In this book, we have examined the underpinnings of interactive music systems both in terms of their technical implementation and the musical possibilities they advance. The specific realizations reviewed here are unquestionably quite diverse; still, a number of recurring trends emerge. To many interactive systems, the transfer of some degree of musical intelligence to the machine is central. In fact, virtually all computer programs dealing with musical issues could benefit greatly from such a transfer; however, the degree to which musicianship can be functionally captured by a computer program is still an open question.
Researchers in several fields, including music theory, cognitive science, and artificial intelligence, are each considering this question from their own perspective. Composers and performers working with computers onstage are another source of the development of machine musicianship. Some kinds of music are effectively made this way; in fact, much of the music made with computers today could not be produced in any other way. The development and interpenetration of these differing movements as they transfer musical sensibility to a computer will continue to show the ways in which human music cognition can be so modeled and what parts of musical skill will continue to defy any computable formulation. The search will continue under many of the rubrics we have already seen; as with any vital undertaking, it will also branch into new paths that are unsuspected now or whose outlines are just coming into view.
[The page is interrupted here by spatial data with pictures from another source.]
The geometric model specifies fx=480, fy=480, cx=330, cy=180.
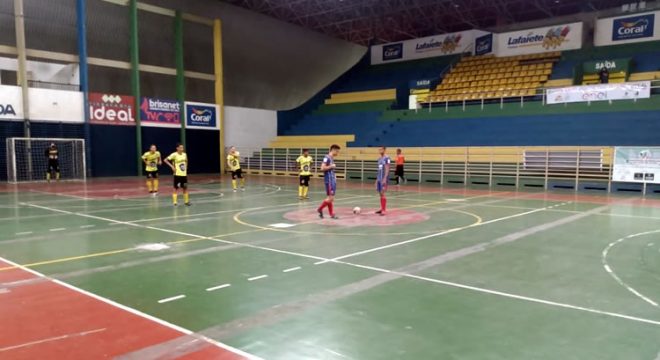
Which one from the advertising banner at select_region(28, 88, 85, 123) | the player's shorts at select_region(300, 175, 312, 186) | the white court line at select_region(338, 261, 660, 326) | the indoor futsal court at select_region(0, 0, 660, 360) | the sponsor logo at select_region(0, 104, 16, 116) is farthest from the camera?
the advertising banner at select_region(28, 88, 85, 123)

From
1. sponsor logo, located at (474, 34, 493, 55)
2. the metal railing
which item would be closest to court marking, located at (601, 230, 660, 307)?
the metal railing

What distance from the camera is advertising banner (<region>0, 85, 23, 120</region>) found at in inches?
983

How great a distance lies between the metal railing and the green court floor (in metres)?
9.55

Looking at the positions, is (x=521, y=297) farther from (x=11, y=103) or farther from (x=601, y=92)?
(x=11, y=103)

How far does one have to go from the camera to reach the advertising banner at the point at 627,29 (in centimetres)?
3023

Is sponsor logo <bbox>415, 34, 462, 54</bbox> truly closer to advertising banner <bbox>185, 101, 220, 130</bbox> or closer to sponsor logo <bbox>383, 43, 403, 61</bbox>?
sponsor logo <bbox>383, 43, 403, 61</bbox>

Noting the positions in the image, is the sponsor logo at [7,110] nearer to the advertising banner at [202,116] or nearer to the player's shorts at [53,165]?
the player's shorts at [53,165]

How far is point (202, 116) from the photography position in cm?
3456

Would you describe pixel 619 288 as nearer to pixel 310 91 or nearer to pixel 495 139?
pixel 495 139

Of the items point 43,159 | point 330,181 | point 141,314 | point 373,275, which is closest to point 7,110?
point 43,159

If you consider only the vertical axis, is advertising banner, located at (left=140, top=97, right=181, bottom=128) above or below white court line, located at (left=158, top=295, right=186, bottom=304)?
above

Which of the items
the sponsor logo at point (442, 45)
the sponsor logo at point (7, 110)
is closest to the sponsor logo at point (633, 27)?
the sponsor logo at point (442, 45)

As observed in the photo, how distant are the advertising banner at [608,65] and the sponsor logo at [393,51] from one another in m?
15.3

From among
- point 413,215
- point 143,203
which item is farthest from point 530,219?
point 143,203
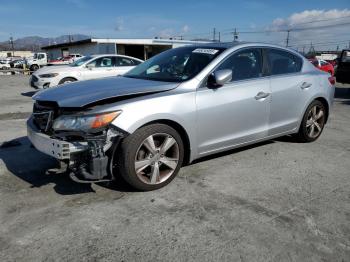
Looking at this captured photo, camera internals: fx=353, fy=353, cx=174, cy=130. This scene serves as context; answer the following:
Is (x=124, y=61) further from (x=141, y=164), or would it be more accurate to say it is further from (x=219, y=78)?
(x=141, y=164)

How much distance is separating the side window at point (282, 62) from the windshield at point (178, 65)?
917 millimetres

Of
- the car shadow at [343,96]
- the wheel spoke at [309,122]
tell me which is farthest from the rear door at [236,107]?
the car shadow at [343,96]

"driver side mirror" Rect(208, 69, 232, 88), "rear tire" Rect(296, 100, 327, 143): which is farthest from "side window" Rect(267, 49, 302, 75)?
"driver side mirror" Rect(208, 69, 232, 88)

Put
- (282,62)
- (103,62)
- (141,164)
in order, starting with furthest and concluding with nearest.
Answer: (103,62), (282,62), (141,164)

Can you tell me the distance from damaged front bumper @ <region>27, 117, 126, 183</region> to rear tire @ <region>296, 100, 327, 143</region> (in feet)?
10.6

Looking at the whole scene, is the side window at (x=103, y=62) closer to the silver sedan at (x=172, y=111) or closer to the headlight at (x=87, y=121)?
the silver sedan at (x=172, y=111)

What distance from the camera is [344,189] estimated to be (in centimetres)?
389

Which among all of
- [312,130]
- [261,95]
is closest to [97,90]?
[261,95]

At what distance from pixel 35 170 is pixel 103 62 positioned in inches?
348

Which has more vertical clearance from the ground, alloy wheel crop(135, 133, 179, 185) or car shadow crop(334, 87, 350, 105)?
alloy wheel crop(135, 133, 179, 185)

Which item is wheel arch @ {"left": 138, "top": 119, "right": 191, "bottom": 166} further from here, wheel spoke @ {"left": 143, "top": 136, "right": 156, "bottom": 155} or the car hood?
the car hood

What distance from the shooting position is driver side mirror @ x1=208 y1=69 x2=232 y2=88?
3986 mm

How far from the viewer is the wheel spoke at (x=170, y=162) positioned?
3.82 m

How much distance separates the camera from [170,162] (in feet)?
12.7
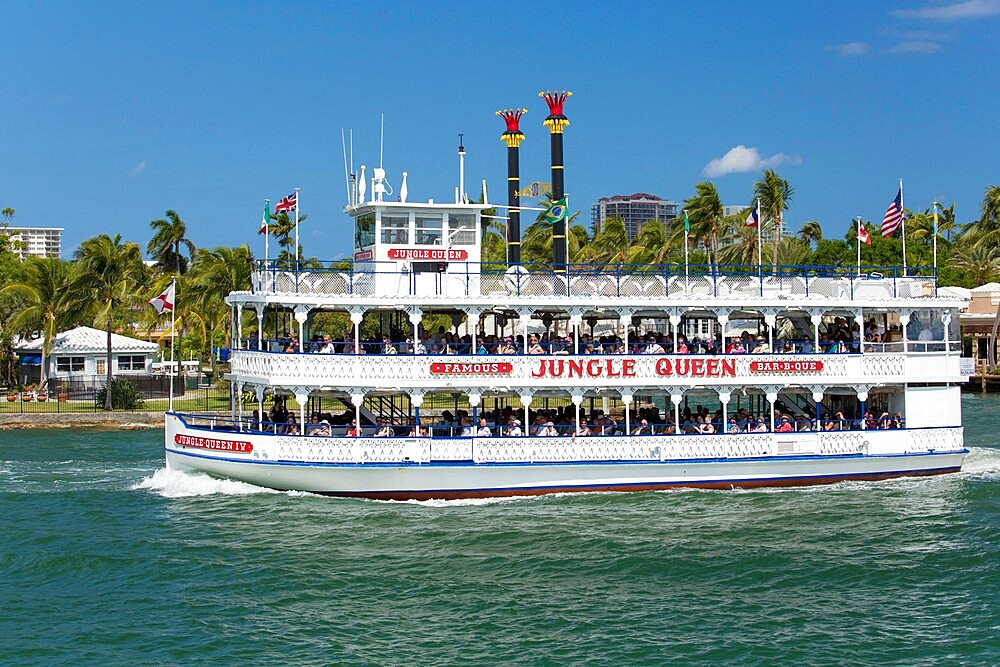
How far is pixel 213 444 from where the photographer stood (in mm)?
25828

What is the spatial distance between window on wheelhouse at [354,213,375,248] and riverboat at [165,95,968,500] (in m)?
0.07

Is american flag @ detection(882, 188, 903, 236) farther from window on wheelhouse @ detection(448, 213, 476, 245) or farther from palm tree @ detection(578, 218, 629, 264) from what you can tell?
palm tree @ detection(578, 218, 629, 264)

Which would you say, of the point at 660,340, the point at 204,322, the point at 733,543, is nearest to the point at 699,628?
the point at 733,543

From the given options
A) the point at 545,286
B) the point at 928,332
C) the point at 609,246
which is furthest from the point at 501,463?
the point at 609,246

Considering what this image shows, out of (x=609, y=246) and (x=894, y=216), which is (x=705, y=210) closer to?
(x=609, y=246)

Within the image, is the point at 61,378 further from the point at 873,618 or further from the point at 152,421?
the point at 873,618

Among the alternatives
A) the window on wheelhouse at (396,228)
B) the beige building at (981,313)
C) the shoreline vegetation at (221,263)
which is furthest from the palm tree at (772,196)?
the window on wheelhouse at (396,228)

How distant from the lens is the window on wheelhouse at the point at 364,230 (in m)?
27.8

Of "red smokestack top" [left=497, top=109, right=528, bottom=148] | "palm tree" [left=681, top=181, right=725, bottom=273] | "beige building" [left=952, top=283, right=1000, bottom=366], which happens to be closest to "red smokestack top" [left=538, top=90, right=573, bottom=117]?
"red smokestack top" [left=497, top=109, right=528, bottom=148]

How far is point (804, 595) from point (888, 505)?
24.6 feet

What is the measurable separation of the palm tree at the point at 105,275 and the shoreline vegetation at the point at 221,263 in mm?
47

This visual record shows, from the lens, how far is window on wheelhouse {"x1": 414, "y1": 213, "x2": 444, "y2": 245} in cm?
2762

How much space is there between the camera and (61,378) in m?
56.1

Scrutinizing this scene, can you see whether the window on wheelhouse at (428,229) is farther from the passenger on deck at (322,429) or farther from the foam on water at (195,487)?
the foam on water at (195,487)
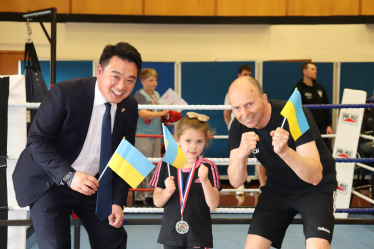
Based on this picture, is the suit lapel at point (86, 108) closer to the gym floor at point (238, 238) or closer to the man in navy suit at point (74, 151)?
the man in navy suit at point (74, 151)

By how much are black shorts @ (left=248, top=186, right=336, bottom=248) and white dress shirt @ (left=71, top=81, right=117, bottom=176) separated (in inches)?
34.8

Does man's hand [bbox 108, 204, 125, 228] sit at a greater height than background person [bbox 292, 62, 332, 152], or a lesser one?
lesser

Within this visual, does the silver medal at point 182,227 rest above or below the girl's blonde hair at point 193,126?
below

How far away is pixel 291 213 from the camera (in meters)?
1.91

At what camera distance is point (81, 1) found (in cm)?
683

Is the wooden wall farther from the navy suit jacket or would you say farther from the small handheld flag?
the small handheld flag

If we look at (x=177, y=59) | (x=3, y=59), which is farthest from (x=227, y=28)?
(x=3, y=59)

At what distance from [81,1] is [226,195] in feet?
14.7

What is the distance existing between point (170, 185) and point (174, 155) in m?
Result: 0.15

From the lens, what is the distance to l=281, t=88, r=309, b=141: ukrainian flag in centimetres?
167

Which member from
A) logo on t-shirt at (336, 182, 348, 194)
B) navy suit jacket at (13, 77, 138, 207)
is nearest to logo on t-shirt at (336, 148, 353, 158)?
logo on t-shirt at (336, 182, 348, 194)

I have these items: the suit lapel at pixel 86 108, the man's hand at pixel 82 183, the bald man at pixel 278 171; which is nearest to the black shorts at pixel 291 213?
the bald man at pixel 278 171

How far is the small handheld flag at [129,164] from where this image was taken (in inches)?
65.9

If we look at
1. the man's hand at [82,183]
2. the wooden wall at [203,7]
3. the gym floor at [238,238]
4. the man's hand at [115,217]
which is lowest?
the gym floor at [238,238]
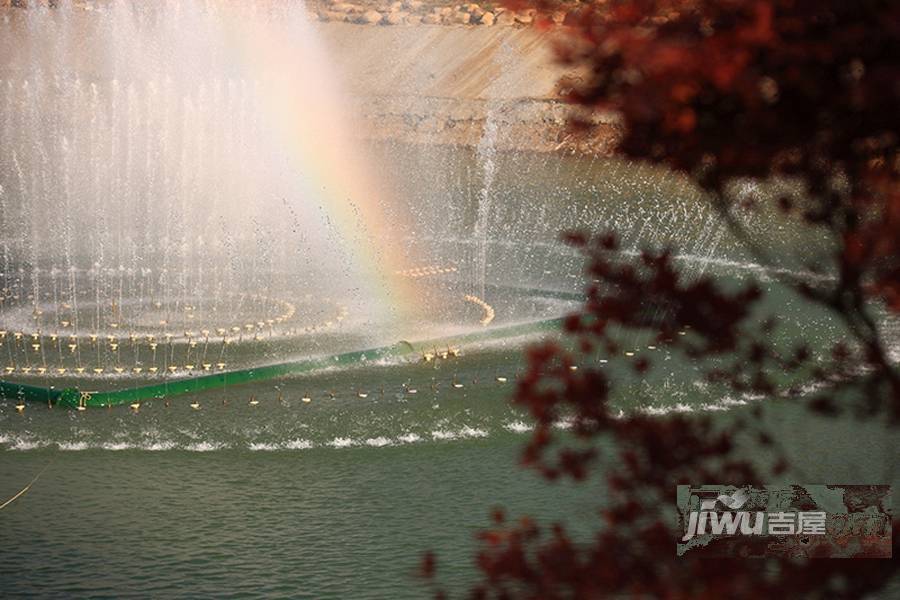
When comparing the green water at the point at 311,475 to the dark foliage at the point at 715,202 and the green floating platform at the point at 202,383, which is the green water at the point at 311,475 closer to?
the green floating platform at the point at 202,383

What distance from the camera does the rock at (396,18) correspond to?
96.5m

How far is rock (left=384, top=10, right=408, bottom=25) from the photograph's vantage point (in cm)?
9650

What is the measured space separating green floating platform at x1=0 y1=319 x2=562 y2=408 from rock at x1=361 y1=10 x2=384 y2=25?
75243mm

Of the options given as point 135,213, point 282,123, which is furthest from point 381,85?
point 135,213

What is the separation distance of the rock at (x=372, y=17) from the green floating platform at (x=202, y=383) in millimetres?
75243

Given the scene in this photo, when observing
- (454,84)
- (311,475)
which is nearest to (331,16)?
(454,84)

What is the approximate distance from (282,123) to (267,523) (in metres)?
46.3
The remarks in this chapter will identify some of those paths and provide a motivation for undertaking the effort at all.
8.1 Cooperative Interaction
An important goal for interactive systems is to devise artificial musicians able not only to respond to human players but to cooperate with them. The programs we have reviewed here demonstrate a style of interaction we can refer to as call and response: the human user initiates some action, and the computer system responds. To arrive at a more sophisticated interaction, or cooperation, the system must be able to understand the directions and goals of a human counterpart sufficiently to predict where those directions will lead and must know enough about composition to be able to reinforce the goals at the same moment as they are achieved in the human performance. Programs are now forced to rely on call and response because they are unable to predict what a performer will do next. The only exceptions to this observation are score followers, an example of limited cooperative music systems: their derivation of tempo is in fact a prediction of the future spacing of events in a human performance based on an analysis of the immediate past.
Although endowing a computer with the clairvoyance to know what a human will do next seems a formidable undertaking, many kinds of music are highly predictable. If they were not, even humans would not be able to play together. The example of rhythm is a clear one: music to which one’s foot can be tapped is displaying a predictable rhythm — otherwise, you would not know when to put your foot down. For a cooperative system to be equally prescient, it must pick up on regularities, or near regularities, in the onset times of external events. Once it has detected such a regularity, it can assert a continuation of it and begin scheduling events to coincide with the found pulse. The beat-tracking schemes we examined in chapter 5 do just this.
For example, the algorithm proposed in Dannenberg and Mont-Reynaud 1987 does not rely on a stored representation of the music to be followed and could form a component of a generally cooperative system. Mont-Reynaud’s tracker is sensitive to “healthy” notes, that is, notes exceeding a minimum time threshold and not slgnificantly shorter than the preceding note. To build a predictor, the program then tries to notice arithmetic regularities in the offset times of three successive healthy notes. If roughly equal offset times are found, they are brought into a typical eighth-note range and taken to be the current beat. George Lewis has a technique for beat following that depends on the detection of a “subtempo,” some short duration that, when added to itself some integer number of times, will account for most of the actual durations being heard. In other words, the Lewis algorithm is additive, looking to find large durations from combinations of short ones, rather than looking for a tempo of longer values and subdividing it to account for the quick notes.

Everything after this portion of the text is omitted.